On August 19, 2009, the Company entered into an investment agreement with Kien Huat (the “Investment Agreement”), pursuant to which Kien Huat purchased shares of common stock for the aggregate proceeds of $55 million in two tranches during the year ended December 31, 2009. Under the Investment Agreement, if any options or warrants outstanding at the time of the final closing under the Investment Agreement, or the first 1,000,000 granted to directors or officers as of the final closing date under the Investment Agreement, are exercised, Kien Huat has the right to purchase an equal number of additional shares of common stock as are issued upon such exercise at the exercise price for the applicable option or warrant. The Company refers to these rights as the “Option Matching Rights”. Pursuant to the terms of the Investment Agreement, the Company is required to provide notice of any exercise within five (5) business days, after which notice is received, Kien Huat is required to notify the Company of whether it decides to exercise such Option Matching Rights within ten (10) business days. The Company has not provided such notice to Kien Huat for the approximately 1,032,000 shares of common stock as required by the Investment Agreement as of September 30, 2015. The Company has alerted Kien Huat to this matter and anticipates rectifying the matter by providing the necessary notice to Kien Huat and providing them with ten (10) business days to make a determination with respect to their Option Matching Rights, which decision period will commence upon the date the Company determines Kien Huat is no longer bound by the terms of the Confidentiality Agreement it has signed with the Company. Upon the delivery of notice, Kien Huat will have Option Matching Rights to acquire approximately 1,032,000 shares of common stock as of September 30, 2015. In the event any further options included on the Investment Agreement annex are exercised prior to their respective expiration dates, Kien Huat may obtain up to an approximately an additional 154,000 Option Matching Rights as of September 30, 2015.

Series E Preferred Stock
On July 14, 2015, the Company redeemed 26,667 shares of its Series E Preferred Stock, held by beneficial owners other than the Bryanston Group, for approximately $533,000.

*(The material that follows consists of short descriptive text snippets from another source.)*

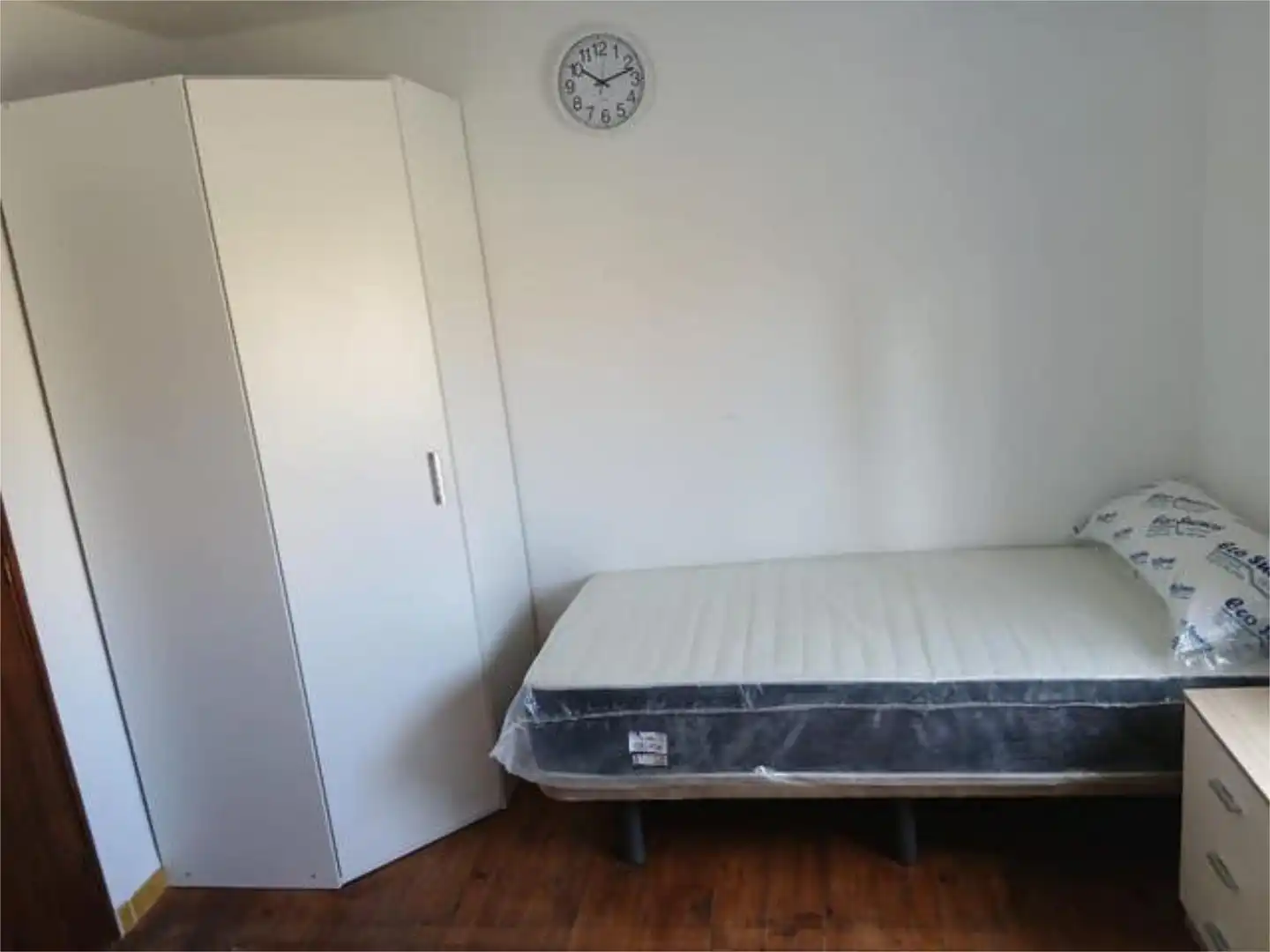 Houses for rent in Benavides Houses for rent in Benavides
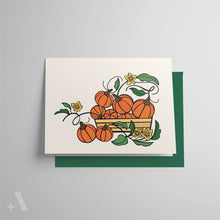 Load image into Gallery viewer, Pick Your Own Farms / Greeting Cards
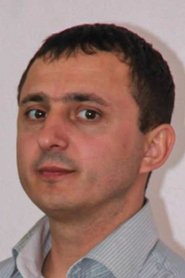 Подборка фильмов с Ion Coşeru online на Emblix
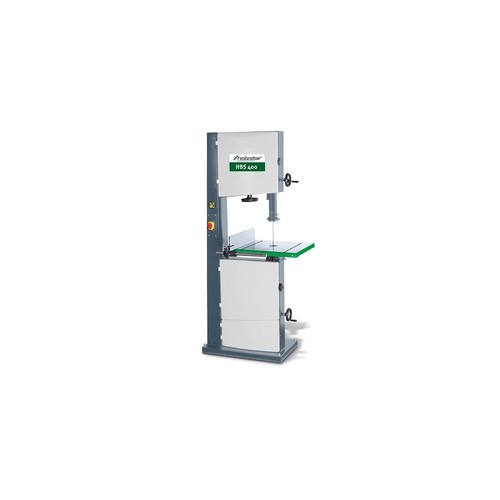 5900410 hbs 400 sega nastro - hbs,
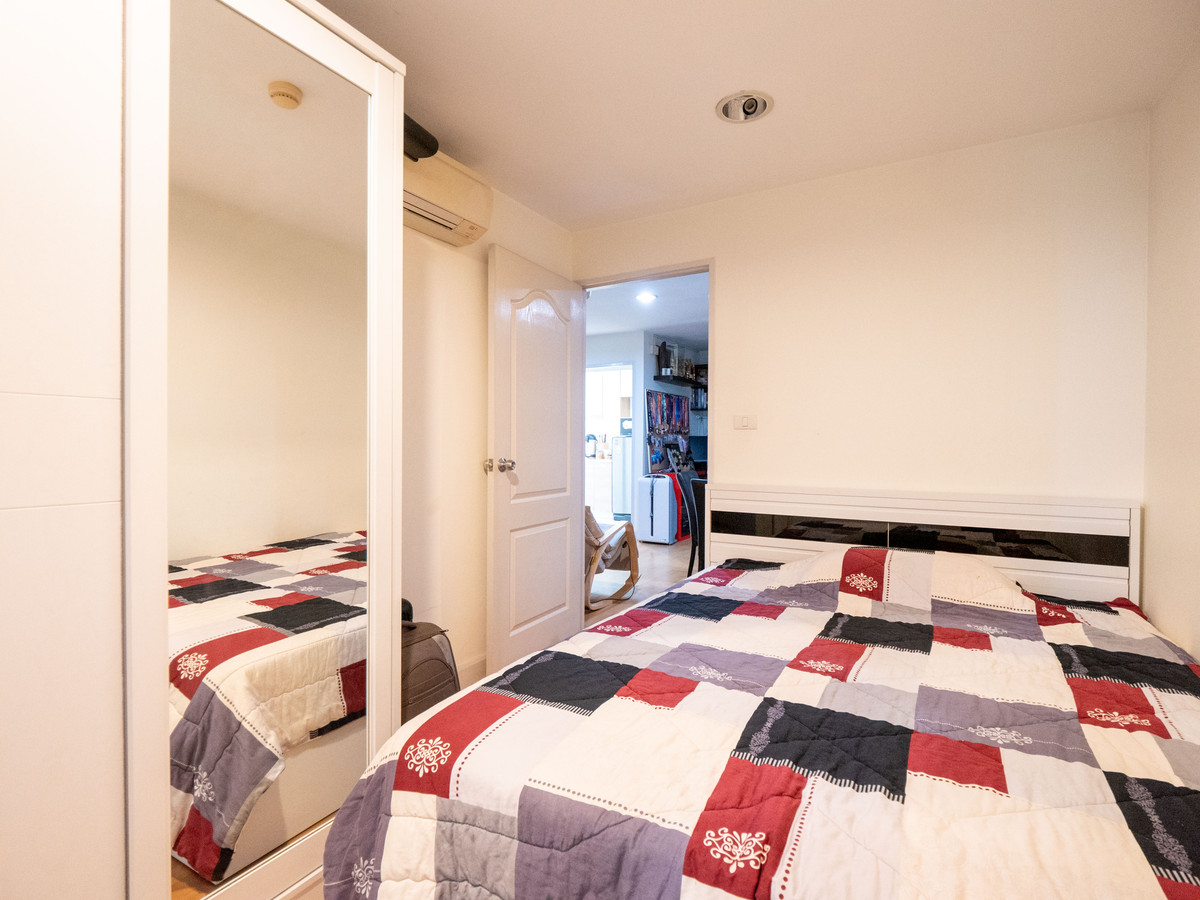 ให้เช่าคอนโดวงเวียนใหญ่ เจริญนคร : ให้เช่าคอนโด 𝐓𝐡𝐞 𝐅𝐈𝐍𝐄 @ 𝐑𝐈𝐕𝐄𝐑 𝐂𝐡𝐚𝐫𝐨𝐞𝐧 𝐍𝐚𝐤𝐡𝐨𝐧 𝟏𝟕 เดอะ ฟายน์ แอท รีเวอร์  𝟕𝟕 𝐒𝐐.𝐌. 𝐓𝐲𝐩𝐞 𝟐 𝐁𝐞𝐝𝐫𝐨𝐨𝐦𝐬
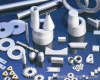 tungsten carbide ,cemented carbid,hard metal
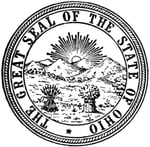 57957_oh_seal_lg-300x294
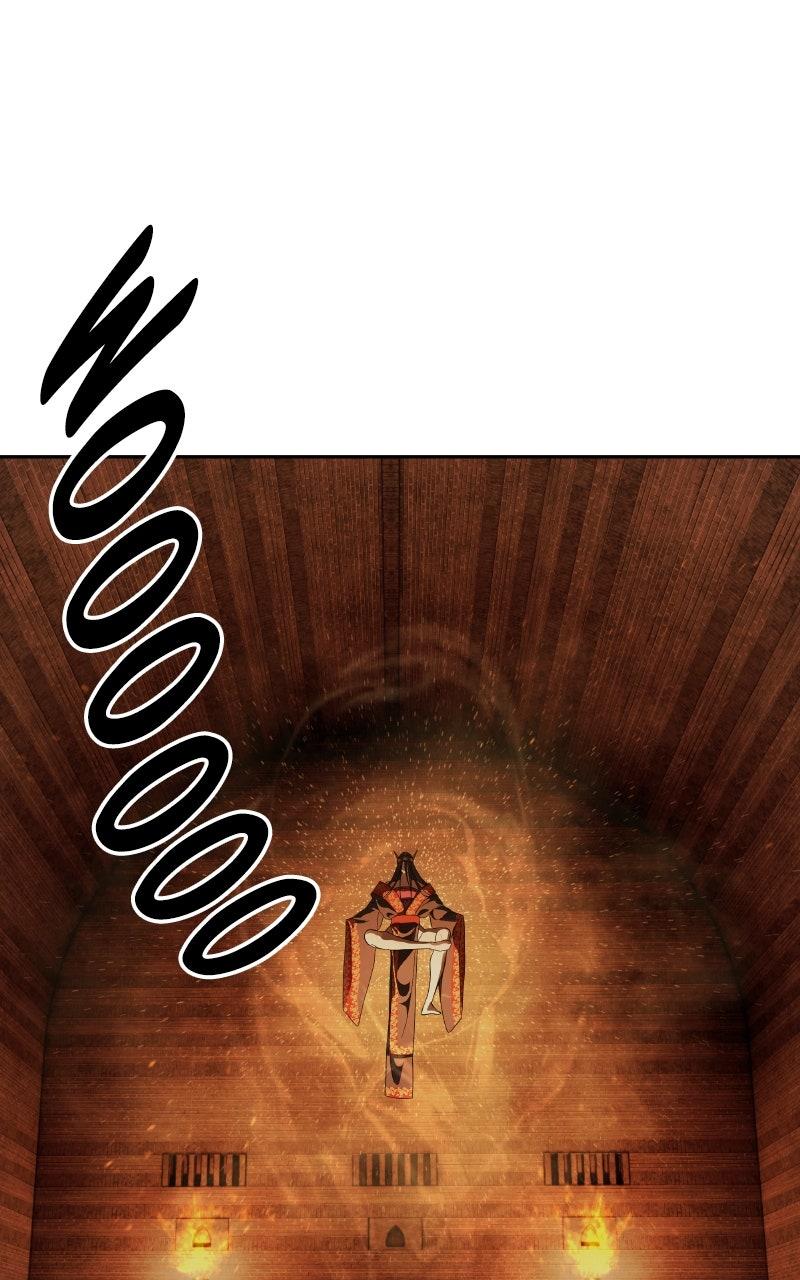 Special Civil Servant Episode 57 69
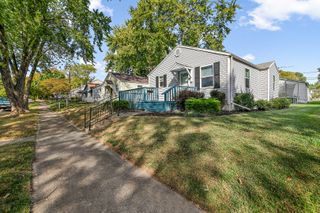 556 N 10th Avenue, Kankakee, IL 60901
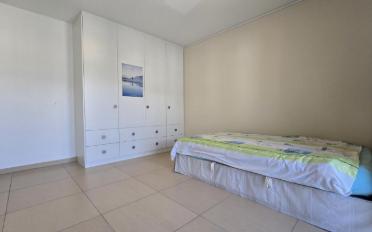 Roof flat 4.5 rooms - image - 9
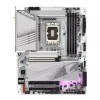Gigabyte Z790 AORUS ELITE ICE Wi-Fi Motherboard ATX με Intel 1700 Socket (Z790 A ELITE AX ICE)
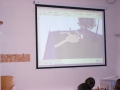 hresw2dflimg_72std-2009_0023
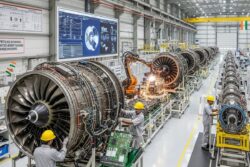 India’s Big Jet Engine Push: DRDO Plans Mega Test Facility | Exclusive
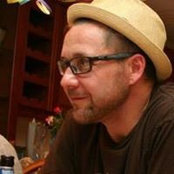 Foto von Vaughn Morrison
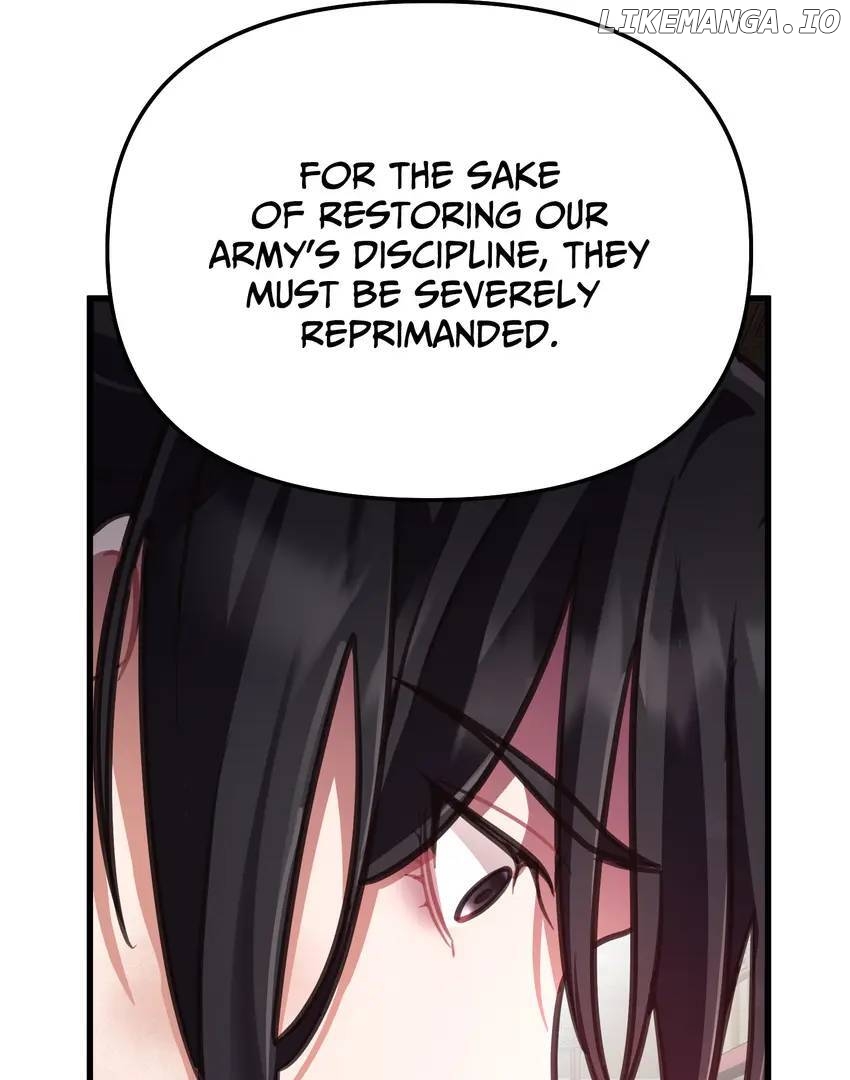 The Song of Good Nidana Chapter 8 - page 63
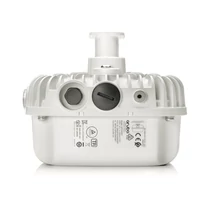 HPE Aruba AP-565 (RW) Outdoor 11ax AP HP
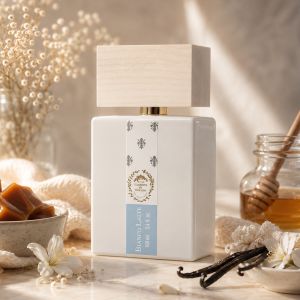 Giardini Di Toscana Bianco Latte Eau de Parfum
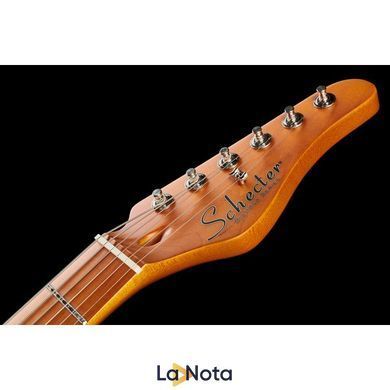 Електрогитара Schecter PT Special 3TSBP
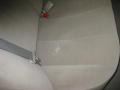 Super White - Camry LE Photo No. 23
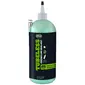 Slime Premium Sealant Allergenenvrij 946ml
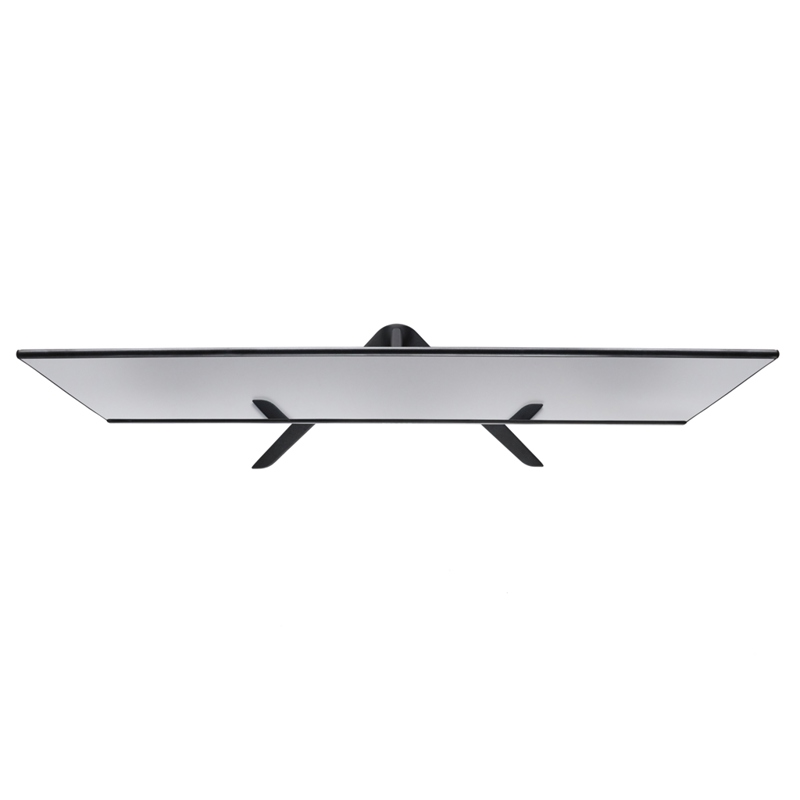 Монитор LCD Valday 23.8" RE24BDB {IPS / 1920х1080 / 60/75Hz / LED / HDMI / DP / VGA / USB Type-C/ 17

Preferred Stock and Dividends
On February 9, 2015, our Board authorized the issuance of 25,509 shares of our common stock in payment of dividends due for the year ended December 31, 2014 on our Series B Preferred Stock. The recorded value of these shares was approximately $159,000. At December 31, 2014, the Company had undeclared dividends on the Series B Preferred Stock of approximately $159,000.
On February 19, 2014, our Board authorized the issuance of 30,833 shares of our common stock in payment of dividends due for the year ended December 31, 2013 on our Series B Preferred Stock. The recorded value of these shares was approximately $218,000. At December 31, 2013, the Company had undeclared dividends on the Series B Preferred Stock of approximately $218,000.